## Consignes
A - D'après l'extrait, à la tête de quelle institution Sidi Ould Tah a-t-il été élu ?
B - Les affirmations suivantes concordent-elles avec l'extrait ? Répondez par oui ou par non en citant les mots décisifs. (i) Les discours présentent cette élection comme « la victoire de la Mauritanie ». (ii) Le miracle africain serait approuvé par l'Union européenne. (iii) Les haratines sont nommés parmi les citoyens invisibles.
C - Dans la phrase de l'extrait qui commence par « Depuis quand nommer un cadre », relevez toutes les choses qu'une telle nomination n'aurait pas permis à un peuple de faire.

## Extrait
((

La victoire de la Mauritanie ? Vraiment ?

On nous le répète à longueur de discours : l’élection de Sidi Ould Tah à la tête de la BAD serait “la victoire de la Mauritanie”. Il paraît même – tenez-vous bien – que cette victoire diplomatique devrait nous inspirer à « renforcer la cohésion sociale » et à « offrir le minimum vital à nos citoyens ». Rien que ça ! On nous vend un miracle africain en kit, livré par la Banque, assemblé par Nouakchott, et approuvé par l’Union africaine.

Mais soyons sérieux deux minutes.

Depuis quand nommer un cadre à un poste prestigieux a permis à un peuple de boire de l’eau potable, d’avoir une école digne de ce nom ou de se faire soigner ailleurs qu’à l’ombre d’un manguier ?

Depuis quand une “victoire” de la diplomatie mauritanienne a mis fin à l’humiliation quotidienne des citoyens invisibles que sont les négro-mauritaniens, les haratines ou les langues nationales réduites au silence ?

))

## Données extraites
((

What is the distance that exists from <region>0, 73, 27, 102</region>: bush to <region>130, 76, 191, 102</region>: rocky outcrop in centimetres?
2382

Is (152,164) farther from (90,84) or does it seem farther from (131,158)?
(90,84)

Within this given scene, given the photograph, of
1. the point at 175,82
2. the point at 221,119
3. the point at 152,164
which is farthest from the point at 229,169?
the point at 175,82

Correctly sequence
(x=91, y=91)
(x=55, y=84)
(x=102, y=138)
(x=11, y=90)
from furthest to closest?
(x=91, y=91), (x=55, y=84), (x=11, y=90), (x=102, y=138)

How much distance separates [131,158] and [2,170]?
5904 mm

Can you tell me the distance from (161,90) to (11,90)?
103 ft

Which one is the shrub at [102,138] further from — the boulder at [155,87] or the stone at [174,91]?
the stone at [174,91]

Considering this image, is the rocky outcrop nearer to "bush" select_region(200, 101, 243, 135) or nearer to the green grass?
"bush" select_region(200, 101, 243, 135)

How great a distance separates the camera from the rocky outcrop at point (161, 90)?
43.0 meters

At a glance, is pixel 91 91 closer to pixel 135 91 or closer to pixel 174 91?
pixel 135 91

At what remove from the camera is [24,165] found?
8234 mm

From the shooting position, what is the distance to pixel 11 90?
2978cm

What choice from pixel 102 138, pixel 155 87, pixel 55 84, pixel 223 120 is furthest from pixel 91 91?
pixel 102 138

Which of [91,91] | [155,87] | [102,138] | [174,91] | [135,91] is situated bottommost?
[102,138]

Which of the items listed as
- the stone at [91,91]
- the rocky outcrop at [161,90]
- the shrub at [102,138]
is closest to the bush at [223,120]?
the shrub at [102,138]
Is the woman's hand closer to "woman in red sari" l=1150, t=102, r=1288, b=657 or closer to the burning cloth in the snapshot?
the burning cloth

))
((

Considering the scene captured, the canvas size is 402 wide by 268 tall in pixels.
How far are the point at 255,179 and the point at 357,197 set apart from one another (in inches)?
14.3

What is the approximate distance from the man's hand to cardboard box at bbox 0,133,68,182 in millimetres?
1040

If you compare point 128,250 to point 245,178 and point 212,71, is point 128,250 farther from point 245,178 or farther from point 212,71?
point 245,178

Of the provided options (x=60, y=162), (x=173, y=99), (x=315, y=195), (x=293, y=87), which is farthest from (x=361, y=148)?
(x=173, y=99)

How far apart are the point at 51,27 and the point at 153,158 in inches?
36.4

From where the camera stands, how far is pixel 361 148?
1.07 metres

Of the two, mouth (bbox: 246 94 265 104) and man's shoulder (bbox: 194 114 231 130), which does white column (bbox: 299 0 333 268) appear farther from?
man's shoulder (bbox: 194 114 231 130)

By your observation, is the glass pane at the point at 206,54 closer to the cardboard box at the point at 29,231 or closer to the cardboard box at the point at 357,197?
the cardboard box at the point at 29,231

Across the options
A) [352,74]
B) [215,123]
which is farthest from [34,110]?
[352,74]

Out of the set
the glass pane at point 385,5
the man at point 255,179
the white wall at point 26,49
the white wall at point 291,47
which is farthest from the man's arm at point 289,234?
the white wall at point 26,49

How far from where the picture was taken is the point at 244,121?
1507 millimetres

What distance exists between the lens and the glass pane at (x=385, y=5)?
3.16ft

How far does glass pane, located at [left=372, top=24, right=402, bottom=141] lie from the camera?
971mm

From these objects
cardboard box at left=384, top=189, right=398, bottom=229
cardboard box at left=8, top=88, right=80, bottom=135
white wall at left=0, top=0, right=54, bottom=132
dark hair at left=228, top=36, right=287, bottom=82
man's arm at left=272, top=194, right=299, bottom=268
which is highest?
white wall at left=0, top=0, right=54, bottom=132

))

## Réponses
A - À la tête de la BAD.

B -
(i) Oui : « l’élection de Sidi Ould Tah à la tête de la BAD serait “la victoire de la Mauritanie” ».
(ii) Non : « approuvé par l’Union africaine ».
(iii) Oui : « des citoyens invisibles que sont les négro-mauritaniens, les haratines ».

C -
- boire de l’eau potable
- avoir une école digne de ce nom
- se faire soigner ailleurs qu’à l’ombre d’un manguier